> **Stated goal**
Write out everything from "While fighting, wars, and" down to "States of America?" in the piece on the Lwów cemetery rededication, word for word.

=== Extract ===

Szybalski ,Waclaw (2005)

THE REDEDICATION OF POLISH "CAMPO SANTO" IN Lwów (Lviv) BY PRESIDENTS OF UKRAINE AND POLAND

A new spirit of international friendship:

THE REDEDICATION OF POLISH "CAMPO SANTO" IN LWÓW (LVIV)
BY PRESIDENTS OF UKRAINE AND POLAND

While fighting, wars, and ethnic murders flourish around our 2005 World, there seems to be emerging a new hope and spirit of international friendship: The Polish “Campo Santo” , the “Cemetery of Lwów Defenders” (Cmentarz Obroncow Lwowa) will be re-dedicated by Presidents of Ukraine and of Poland, Yushchenko and Kwasniewski, on June 24, 2005, after long negotiation with the Ukrainian Authorities. This cemetery was destroyed by Soviets tanks in 1971 and then rebuilt in 1990-ties by the volunteer workers of Energopol, a Polish private construction company and by Polish citizens of Lwów. The historically Polish city of Lwów is now just beyond the Polish border, in Ukraine, with the current Ukrainian name of Lviv.

Who were the “Lwów Defenders” of 1918 –1921 and how are they connected to the United States of America?

=== Collected material ===

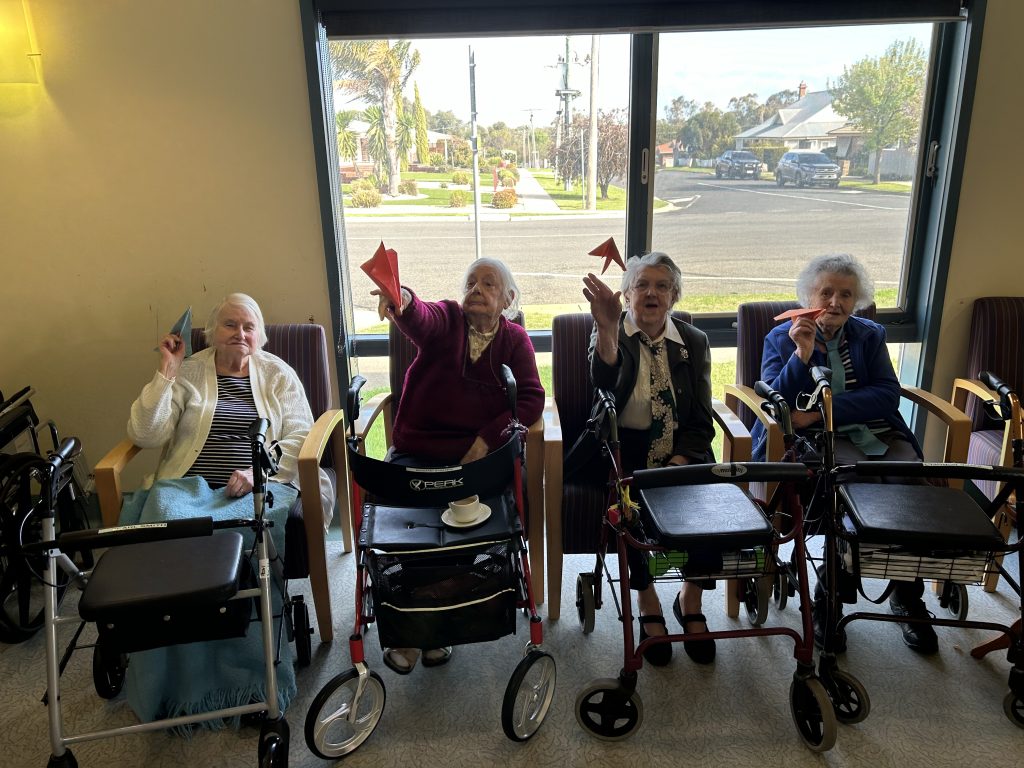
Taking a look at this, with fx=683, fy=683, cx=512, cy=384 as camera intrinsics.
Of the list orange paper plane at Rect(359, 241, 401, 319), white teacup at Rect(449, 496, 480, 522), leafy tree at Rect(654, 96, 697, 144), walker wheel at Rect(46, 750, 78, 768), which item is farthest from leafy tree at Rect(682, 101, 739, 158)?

===

> **In response**
While fighting, wars, and ethnic murders flourish around our 2005 World, there seems to be emerging a new hope and spirit of international friendship: The Polish “Campo Santo” , the “Cemetery of Lwów Defenders” (Cmentarz Obroncow Lwowa) will be re-dedicated by Presidents of Ukraine and of Poland, Yushchenko and Kwasniewski, on June 24, 2005, after long negotiation with the Ukrainian Authorities. This cemetery was destroyed by Soviets tanks in 1971 and then rebuilt in 1990-ties by the volunteer workers of Energopol, a Polish private construction company and by Polish citizens of Lwów. The historically Polish city of Lwów is now just beyond the Polish border, in Ukraine, with the current Ukrainian name of Lviv.

Who were the “Lwów Defenders” of 1918 –1921 and how are they connected to the United States of America?